In summary, because of the wide variety of pathogens located within the body and at its surfaces, host defense requires a wide variety of recognition and defense mechanisms. Innate immunity serves the first line of defense, but is unable to recognize certain pathogens and unable to provide improved defenses that prevents re-infection. Adaptive immunity is based on lymphocytes with receptors that can potentially recognize any foreign antigen.

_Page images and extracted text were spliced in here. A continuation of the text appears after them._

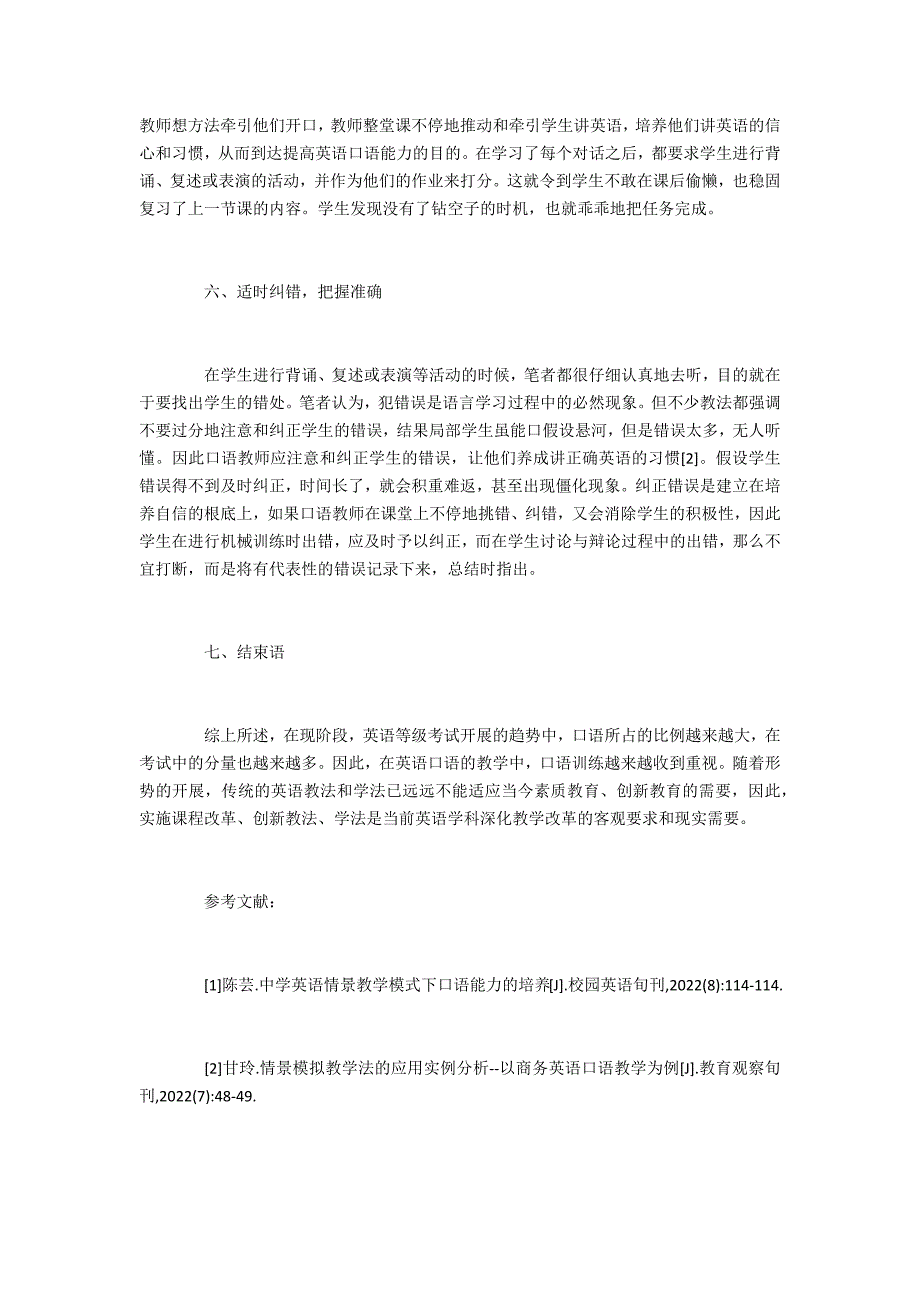 教师想方法牵引他们开口，教师整堂课不停地推动和牵引学生讲英语，培养他们讲英语的信心和习惯，从而到达提高英语口语能力的目的。在学习了每个对话之后，都要求学生进行背诵、复述或表演的活动，并作为他们的作业来打分。这就令到学生不敢在课后偷懒，也稳固复习了上一节课的内容。学生发现没有了钻空子的时机，也就乖乖地把任务完成。

六、适时纠错，把握准确

在学生进行背诵、复述或表演等活动的时候，笔者都很仔细认真地去听，目的就在于要找出学生的错处。笔者认为，犯错误是语言学习过程中的必然现象。但不少教法都强调不要过分地注意和纠正学生的错误，结果局部学生虽能口假设悬河，但是错误太多，无人听懂。因此口语教师应注意和纠正学生的错误，让他们养成讲正确英语的习惯[2]。假设学生错误得不到及时纠正，时间长了，就会积重难返，甚至出现僵化现象。纠正错误是建立在培养自信的根底上，如果口语教师在课堂上不停地挑错、纠错，又会消除学生的积极性，因此学生在进行机械训练时出错，应及时予以纠正，而在学生讨论与辩论过程中的出错，那么不宜打断，而是将有代表性的错误记录下来，总结时指出。

七、结束语

综上所述，在现阶段，英语等级考试开展的趋势中，口语所占的比例越来越大，在考试中的分量也越来越多。因此，在英语口语的教学中，口语训练越来越收到重视。随着形势的开展，传统的英语教法和学法已远远不能适应当今素质教育、创新教育的需要，因此，实施课程改革、创新教法、学法是当前英语学科深化教学改革的客观要求和现实需要。

参考文献：

[1]陈芸.中学英语情景教学模式下口语能力的培养[J].校园英语旬刊,2022(8):114-114.

[2]甘玲.情景模拟教学法的应用实例分析--以商务英语口语教学为例[J].教育观察旬刊,2022(7):48-49.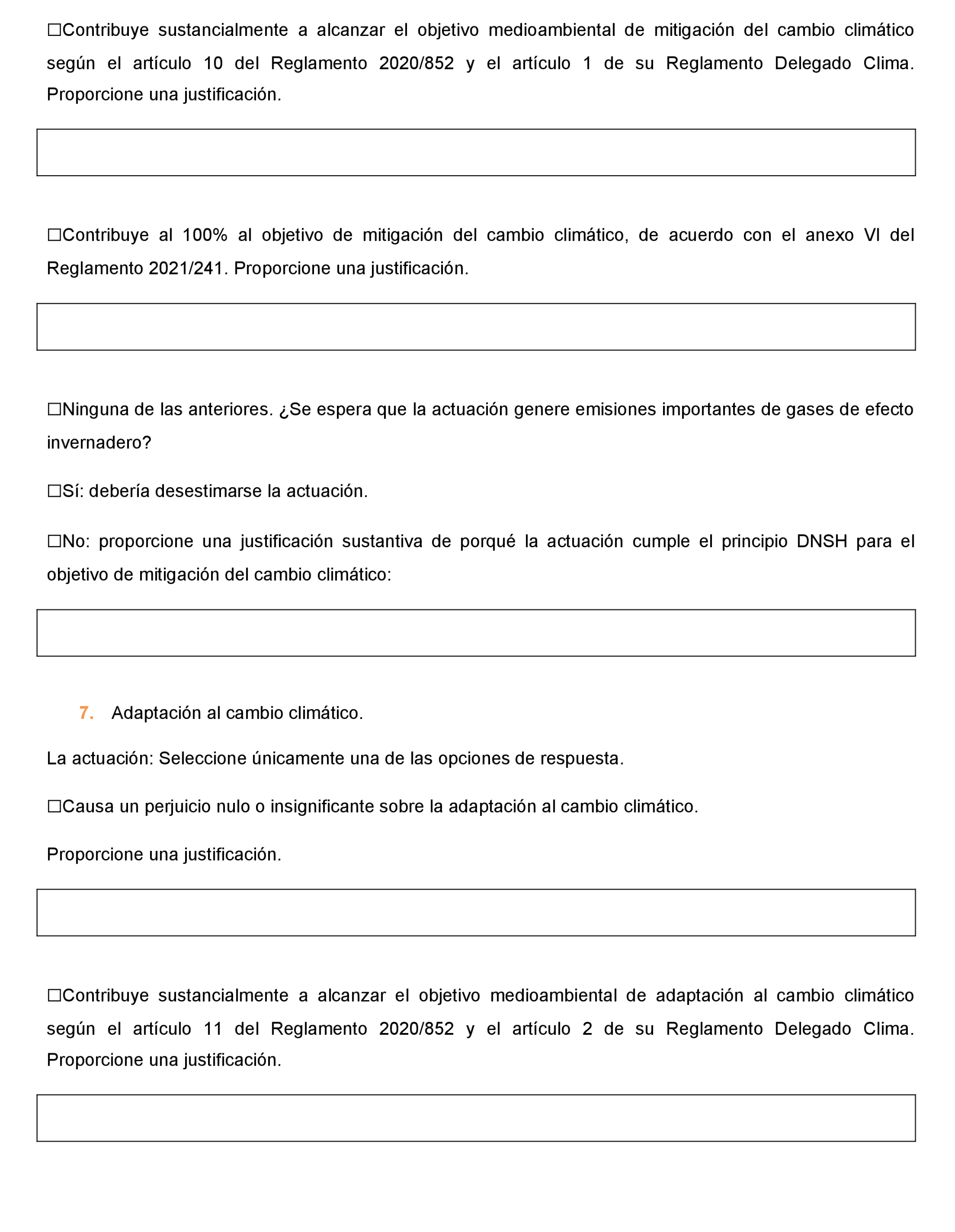 ☐Contribuye sustancialmente a alcanzar el objetivo medioambiental de mitigación del cambio climático según el artículo 10 del Reglamento 2020/852 y el artículo 1 de su Reglamento Delegado Clima. Proporcione una justificación.

☐Contribuye al 100% al objetivo de mitigación del cambio climático, de acuerdo con el anexo VI del Reglamento 2021/241. Proporcione una justificación.

☐Ninguna de las anteriores. ¿Se espera que la actuación genere emisiones importantes de gases de efecto invernadero?

☐Sí: debería desestimarse la actuación.

☐No: proporcione una justificación sustantiva de porqué la actuación cumple el principio DNSH para el objetivo de mitigación del cambio climático:

7. Adaptación al cambio climático.

La actuación: Seleccione únicamente una de las opciones de respuesta.

☐Causa un perjuicio nulo o insignificante sobre la adaptación al cambio climático.

Proporcione una justificación.

☐Contribuye sustancialmente a alcanzar el objetivo medioambiental de adaptación al cambio climático según el artículo 11 del Reglamento 2020/852 y el artículo 2 de su Reglamento Delegado Clima. Proporcione una justificación.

In addition to the adaptive immune response that can eliminate a pathogen, memory lymphocytes are generated that can produce a more rapid and effective response on re-infection.
Common Dysfunctions of the Immune Response
The immune system works remarkably well. Unfortunately, at times it breaks down and fails to function properly. Autoimmune diseases, such as systemic lupus erythematosus (SLE), celiac disease and diabetes mellitus type I, arise from an inappropriate immune response against components normally present in the body. Allergies arise from an exaggerated immune reaction to agents that are not normally harmful and lead to release of chemicals such as histamine. Acquired Immunodeficiency Syndrome (AIDS) is caused by the human immunodeficiency virus (HIV). HIV infects a subset of T cells in the body, thus compromising the immune system. Cancers that affect either T or B cells are collectively called lymphomas. Some are aggressive and fast-growing lymphomas, while others are non-aggressive and slow growing. In a later module we’ll take a closer look at these immune problems of clinical significance.